● **PROBLEM STATEMENT**
Please copy out every line of the material below that contains the string "closest". Case counts, so only lines with that exact capitalization qualify.

● **PROVIDED RECORDS**
*-*-*

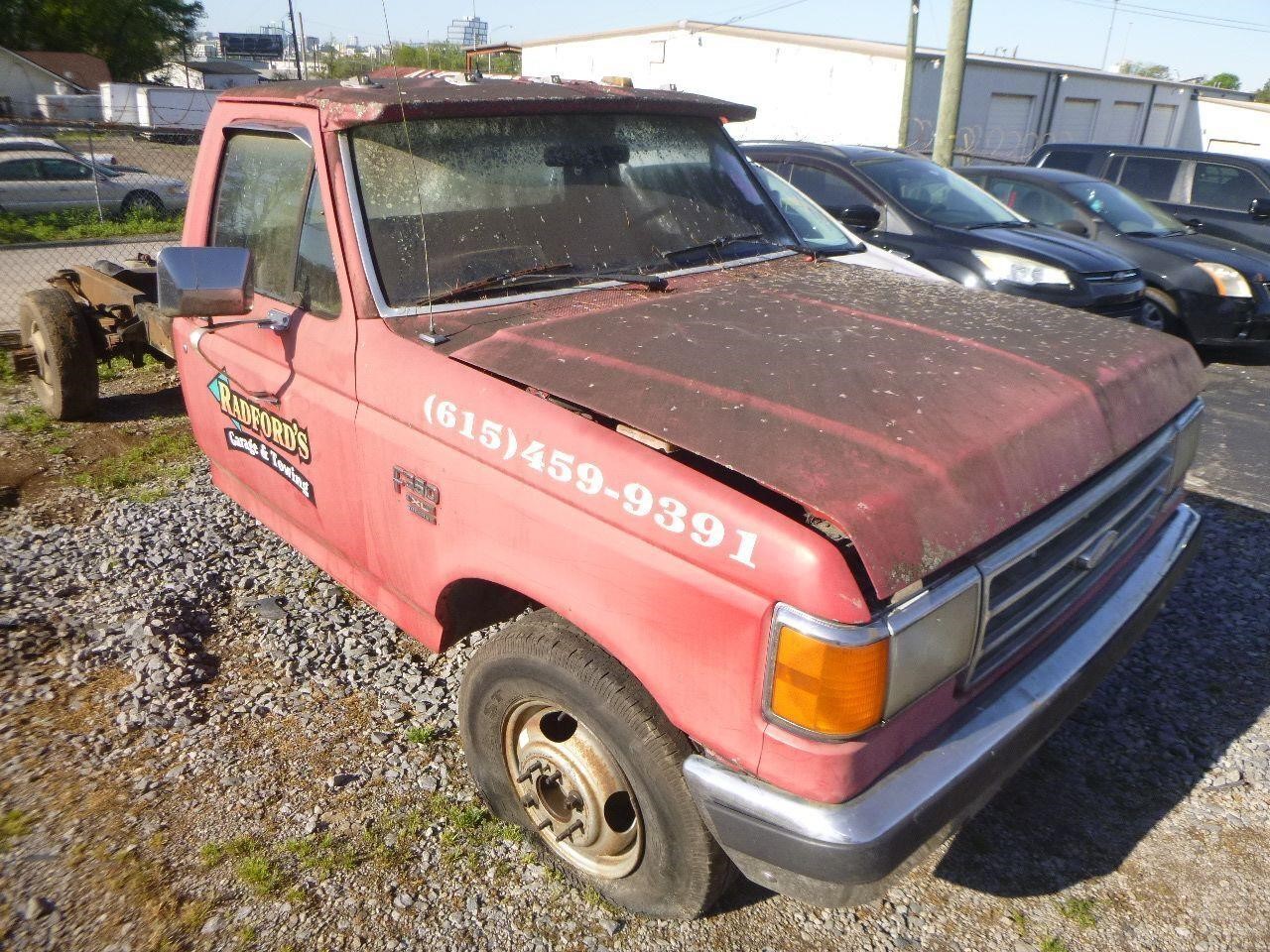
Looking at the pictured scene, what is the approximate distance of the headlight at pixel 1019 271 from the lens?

*-*-*

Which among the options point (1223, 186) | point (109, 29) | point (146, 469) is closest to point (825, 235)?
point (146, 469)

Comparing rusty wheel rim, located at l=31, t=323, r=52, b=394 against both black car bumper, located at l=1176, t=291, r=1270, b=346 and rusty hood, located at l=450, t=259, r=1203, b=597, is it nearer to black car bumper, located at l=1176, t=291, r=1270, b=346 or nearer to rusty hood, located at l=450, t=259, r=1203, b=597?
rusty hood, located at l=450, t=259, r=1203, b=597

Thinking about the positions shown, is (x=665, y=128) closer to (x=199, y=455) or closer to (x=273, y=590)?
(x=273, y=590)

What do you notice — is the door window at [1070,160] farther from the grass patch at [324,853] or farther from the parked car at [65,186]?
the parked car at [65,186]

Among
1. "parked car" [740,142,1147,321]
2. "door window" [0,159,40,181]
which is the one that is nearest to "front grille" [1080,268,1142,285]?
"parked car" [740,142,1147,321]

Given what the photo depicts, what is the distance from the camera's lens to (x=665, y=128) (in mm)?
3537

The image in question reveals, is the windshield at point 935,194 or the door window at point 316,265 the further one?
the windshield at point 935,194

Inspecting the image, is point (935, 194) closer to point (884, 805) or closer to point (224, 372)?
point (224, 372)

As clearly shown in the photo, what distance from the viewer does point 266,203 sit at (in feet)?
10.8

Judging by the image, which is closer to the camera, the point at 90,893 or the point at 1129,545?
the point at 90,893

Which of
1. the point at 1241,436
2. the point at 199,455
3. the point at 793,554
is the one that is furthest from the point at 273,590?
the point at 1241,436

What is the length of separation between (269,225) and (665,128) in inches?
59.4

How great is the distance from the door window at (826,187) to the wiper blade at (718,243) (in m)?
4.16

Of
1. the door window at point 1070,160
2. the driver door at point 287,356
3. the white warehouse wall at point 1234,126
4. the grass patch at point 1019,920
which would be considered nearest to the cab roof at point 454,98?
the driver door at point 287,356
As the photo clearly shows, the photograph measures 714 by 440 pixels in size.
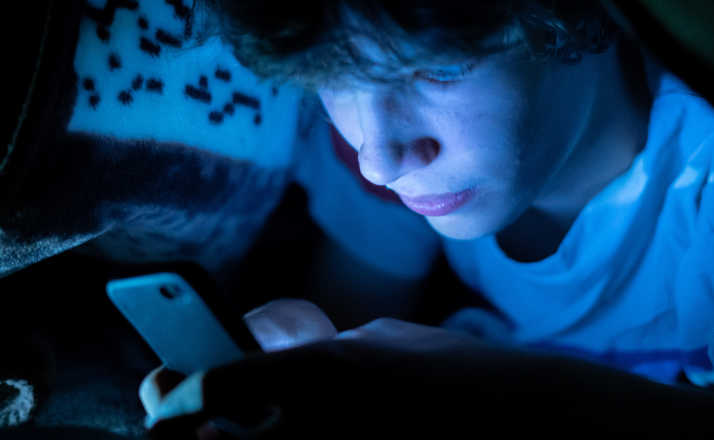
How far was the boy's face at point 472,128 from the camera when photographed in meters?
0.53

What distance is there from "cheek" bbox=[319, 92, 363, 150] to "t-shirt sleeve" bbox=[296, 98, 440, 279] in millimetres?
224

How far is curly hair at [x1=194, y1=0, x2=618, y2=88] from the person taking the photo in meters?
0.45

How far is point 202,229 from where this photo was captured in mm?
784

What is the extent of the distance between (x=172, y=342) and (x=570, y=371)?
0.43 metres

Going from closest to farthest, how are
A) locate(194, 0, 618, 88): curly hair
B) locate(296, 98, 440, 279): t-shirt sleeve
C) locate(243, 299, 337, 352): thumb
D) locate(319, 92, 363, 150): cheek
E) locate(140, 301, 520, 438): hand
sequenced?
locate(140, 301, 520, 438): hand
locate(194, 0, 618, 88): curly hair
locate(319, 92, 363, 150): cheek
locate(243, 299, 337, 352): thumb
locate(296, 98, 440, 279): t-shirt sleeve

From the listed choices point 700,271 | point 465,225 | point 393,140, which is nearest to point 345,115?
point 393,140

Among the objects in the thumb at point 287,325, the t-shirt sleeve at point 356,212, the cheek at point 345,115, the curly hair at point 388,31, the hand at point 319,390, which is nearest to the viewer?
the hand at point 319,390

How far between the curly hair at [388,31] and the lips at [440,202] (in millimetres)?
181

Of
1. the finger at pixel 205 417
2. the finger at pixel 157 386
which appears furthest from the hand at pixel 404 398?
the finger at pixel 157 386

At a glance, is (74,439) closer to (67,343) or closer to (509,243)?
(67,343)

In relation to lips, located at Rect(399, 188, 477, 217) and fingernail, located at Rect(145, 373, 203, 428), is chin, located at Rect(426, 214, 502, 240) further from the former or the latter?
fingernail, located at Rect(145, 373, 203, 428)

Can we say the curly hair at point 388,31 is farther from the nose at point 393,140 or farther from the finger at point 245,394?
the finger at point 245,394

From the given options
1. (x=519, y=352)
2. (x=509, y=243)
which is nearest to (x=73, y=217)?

*-*-*

● **FINAL RESULT**
Which among the options point (1223, 186) | point (109, 29) | point (146, 469) is closest to point (825, 235)?
Going from closest to farthest, how are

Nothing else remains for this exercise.